• **TEXT BLOCK**:
╔══

Nazarena of Jesus, O.S.B. Cam. (October 15, 1907 – February 7, 1990), was an American Roman Catholic Camaldolese nun, who spent most of her adult life in a monastery as an anchoress, or  recluse.

Life
She was born Julia Crotta on October 15, 1907, in Glastonbury, Connecticut, the youngest of seven children of Italian immigrant parents. She studied at the Hartford Conservatory, then piano, violin (with Hugo Kortschak) and composition (with David Stanley Smith and Richard Donovan) at the Yale School of Music. During a Holy Week retreat in 1934, she reportedly had a religious experience that was to have a profound effect on her. She matriculated at Albertus Magnus College. After college, she worked briefly in the Catskills and as a secretary in Manhattan.

╚══

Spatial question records
╔══

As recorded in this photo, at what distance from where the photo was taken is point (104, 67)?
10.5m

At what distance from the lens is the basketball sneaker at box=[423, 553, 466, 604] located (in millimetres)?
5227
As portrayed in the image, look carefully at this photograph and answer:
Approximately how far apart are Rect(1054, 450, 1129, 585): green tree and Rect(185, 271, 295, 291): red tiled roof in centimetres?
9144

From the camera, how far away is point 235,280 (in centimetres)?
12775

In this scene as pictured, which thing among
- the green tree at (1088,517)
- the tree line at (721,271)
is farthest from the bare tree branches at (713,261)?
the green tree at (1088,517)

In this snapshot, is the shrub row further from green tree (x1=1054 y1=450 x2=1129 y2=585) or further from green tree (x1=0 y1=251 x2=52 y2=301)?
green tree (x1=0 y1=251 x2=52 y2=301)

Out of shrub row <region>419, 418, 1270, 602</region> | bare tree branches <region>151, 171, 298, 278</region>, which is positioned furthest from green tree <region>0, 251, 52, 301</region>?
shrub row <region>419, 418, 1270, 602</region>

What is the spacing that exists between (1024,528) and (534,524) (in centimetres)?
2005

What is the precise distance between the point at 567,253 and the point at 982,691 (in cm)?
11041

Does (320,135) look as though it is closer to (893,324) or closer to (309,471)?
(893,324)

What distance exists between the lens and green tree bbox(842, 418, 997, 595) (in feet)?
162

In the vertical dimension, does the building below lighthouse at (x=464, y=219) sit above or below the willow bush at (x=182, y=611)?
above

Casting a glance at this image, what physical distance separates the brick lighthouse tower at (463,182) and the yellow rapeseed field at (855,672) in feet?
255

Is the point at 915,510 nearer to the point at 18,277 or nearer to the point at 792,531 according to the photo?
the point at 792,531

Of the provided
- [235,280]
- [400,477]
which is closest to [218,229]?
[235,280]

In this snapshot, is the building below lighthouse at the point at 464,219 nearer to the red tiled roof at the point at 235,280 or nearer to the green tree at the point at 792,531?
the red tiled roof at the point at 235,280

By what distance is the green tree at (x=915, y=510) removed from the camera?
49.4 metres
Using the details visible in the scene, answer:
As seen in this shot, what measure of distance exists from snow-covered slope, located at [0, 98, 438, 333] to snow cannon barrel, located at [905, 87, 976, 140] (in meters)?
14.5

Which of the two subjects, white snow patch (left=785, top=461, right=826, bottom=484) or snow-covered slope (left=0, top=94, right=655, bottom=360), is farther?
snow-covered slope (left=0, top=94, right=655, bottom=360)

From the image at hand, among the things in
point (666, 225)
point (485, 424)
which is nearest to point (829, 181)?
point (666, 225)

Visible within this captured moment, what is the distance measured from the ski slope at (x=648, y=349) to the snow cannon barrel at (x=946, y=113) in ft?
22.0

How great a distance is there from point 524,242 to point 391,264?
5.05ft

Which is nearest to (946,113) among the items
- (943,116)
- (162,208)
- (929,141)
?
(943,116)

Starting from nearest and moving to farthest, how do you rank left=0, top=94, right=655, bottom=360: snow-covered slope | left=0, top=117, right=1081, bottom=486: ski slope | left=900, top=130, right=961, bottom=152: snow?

╚══

• **JOBS**:
[A] According to the Nazarena of Jesus text, where was she born?
[B] Repeat the passage of the Nazarena of Jesus text starting with "Nazarena of Jesus, O.S.B." and going on through "secretary in Manhattan.", but swap "piano" for "cello".
These lines have no connection to the Nazarena of Jesus text.

• **OUTPUTS BY TASK**:
[A] Glastonbury, Connecticut.

[B]
Nazarena of Jesus, O.S.B. Cam. (October 15, 1907 – February 7, 1990), was an American Roman Catholic Camaldolese nun, who spent most of her adult life in a monastery as an anchoress, or  recluse.

Life
She was born Julia Crotta on October 15, 1907, in Glastonbury, Connecticut, the youngest of seven children of Italian immigrant parents. She studied at the Hartford Conservatory, then cello, violin (with Hugo Kortschak) and composition (with David Stanley Smith and Richard Donovan) at the Yale School of Music. During a Holy Week retreat in 1934, she reportedly had a religious experience that was to have a profound effect on her. She matriculated at Albertus Magnus College. After college, she worked briefly in the Catskills and as a secretary in Manhattan.